START RECORDS SHOWN

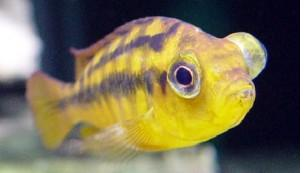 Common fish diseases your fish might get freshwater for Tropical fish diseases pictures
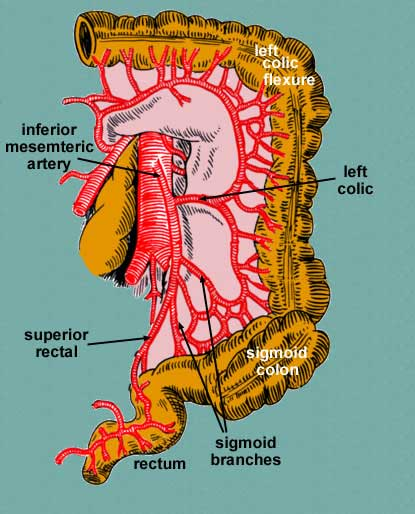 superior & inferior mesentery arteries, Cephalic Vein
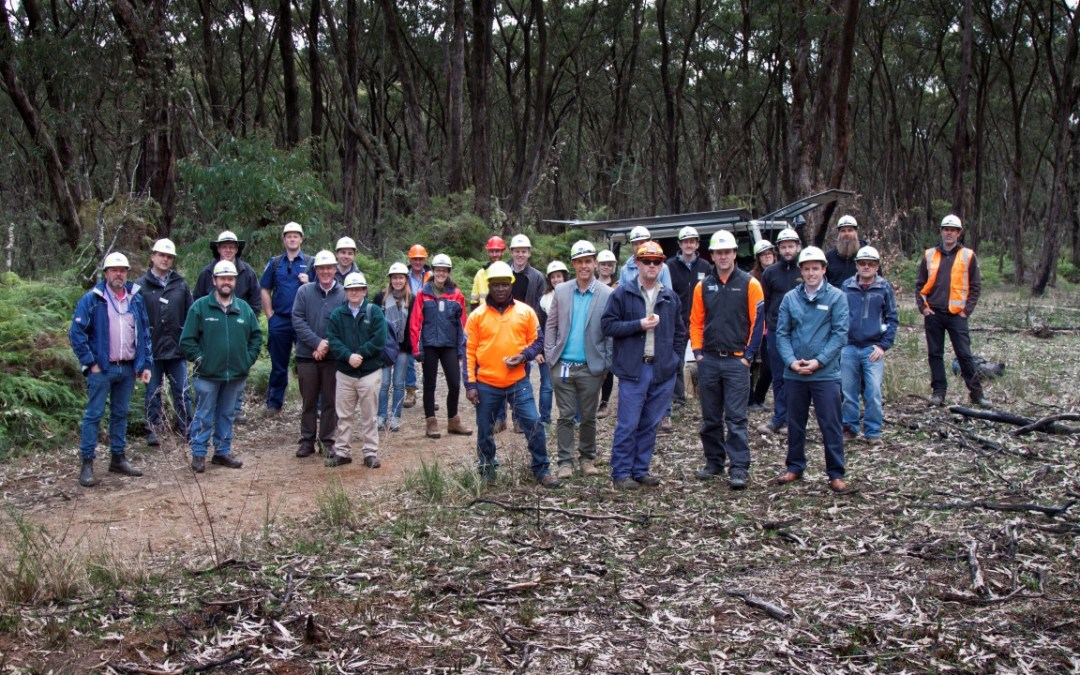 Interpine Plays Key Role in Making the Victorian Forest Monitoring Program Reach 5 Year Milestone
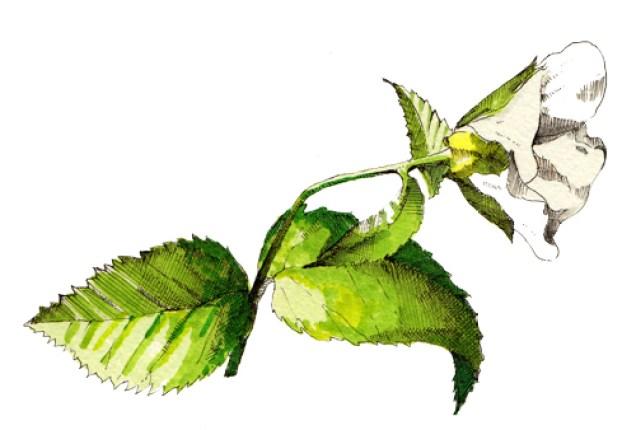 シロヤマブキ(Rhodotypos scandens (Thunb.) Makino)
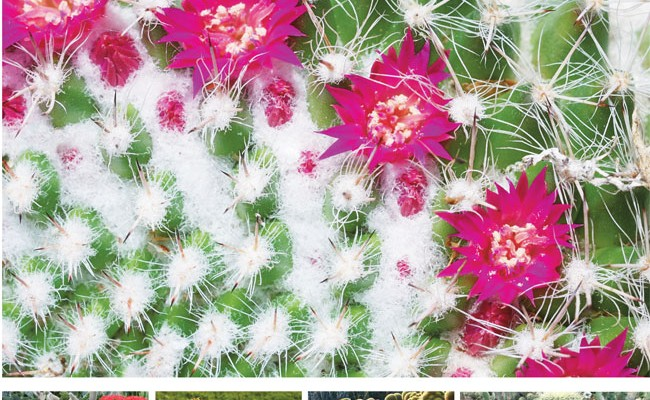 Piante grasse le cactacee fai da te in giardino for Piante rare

END RECORDS SHOWN

AIM OF THE EXERCISE
In the copy, no picture may appear; the records themselves must be output exactly.

ANSWER TO THE EXERCISE
 Common fish diseases your fish might get freshwater for Tropical fish diseases pictures
 superior & inferior mesentery arteries, Cephalic Vein
 Interpine Plays Key Role in Making the Victorian Forest Monitoring Program Reach 5 Year Milestone
 シロヤマブキ(Rhodotypos scandens (Thunb.) Makino)
 Piante grasse le cactacee fai da te in giardino for Piante rare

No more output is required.